Background. Inhaled corticosteroids are commonly prescribed to patients with chronic obstructive pulmonary disease (COPD). Recent trials suggest that these medications might be associated with an excess risk of pneumonia.
Methods. We conducted a nested case-control study within a cohort of COPD patients from Quebec, Canada, over the period 1988-2003, identified using administrative databases linking hospitalization and drug dispensing information. Each subject hospitalized for pneumonia during follow-up (cases) was age- and time-matched to four controls. The effect of the use of inhaled corticosteroids was assessed using conditional logistic regression, after adjusting for co-morbidity and COPD severity.
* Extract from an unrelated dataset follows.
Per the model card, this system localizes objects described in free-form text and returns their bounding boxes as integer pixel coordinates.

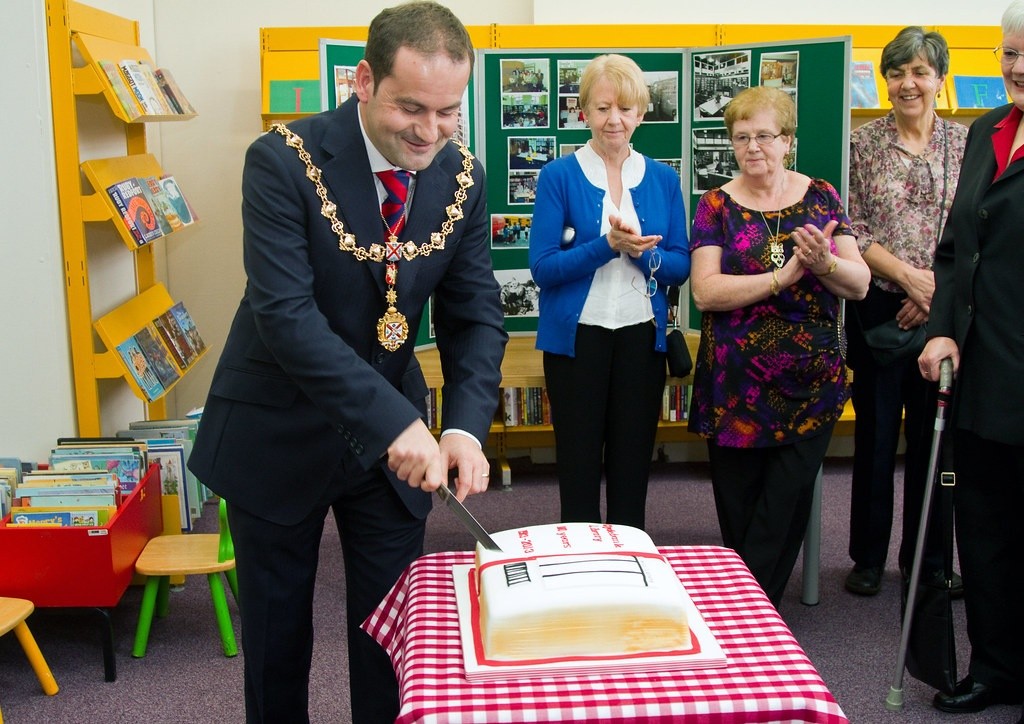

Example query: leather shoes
[934,673,1024,713]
Results. The cohort included 175,906 COPD patients of which 23,942 were hospitalized for pneumonia during follow-up, for a rate of 1.9 per 100 per year, and matched to 95,768 controls. The adjusted rate ratio (RR) of hospitalization for pneumonia associated with current use of inhaled corticosteroids was 1.70 (95% confidence interval (CI): 1.63-1.77) and 1.53 (95% CI: 1.30-1.80) for pneumonia hospitalization leading to death within 30 days. The rate ratio of hospitalization for pneumonia was greatest with the highest doses of inhaled corticosteroids, equivalent to fluticasone 1000mcg per day or more, (RR 2.25; 95% CI: 2.07-2.44). All cause mortality was similar for patients hospitalized for pneumonia, whether or not they had received inhaled corticosteroids in the recent past (7.4% and 8.2% respectively).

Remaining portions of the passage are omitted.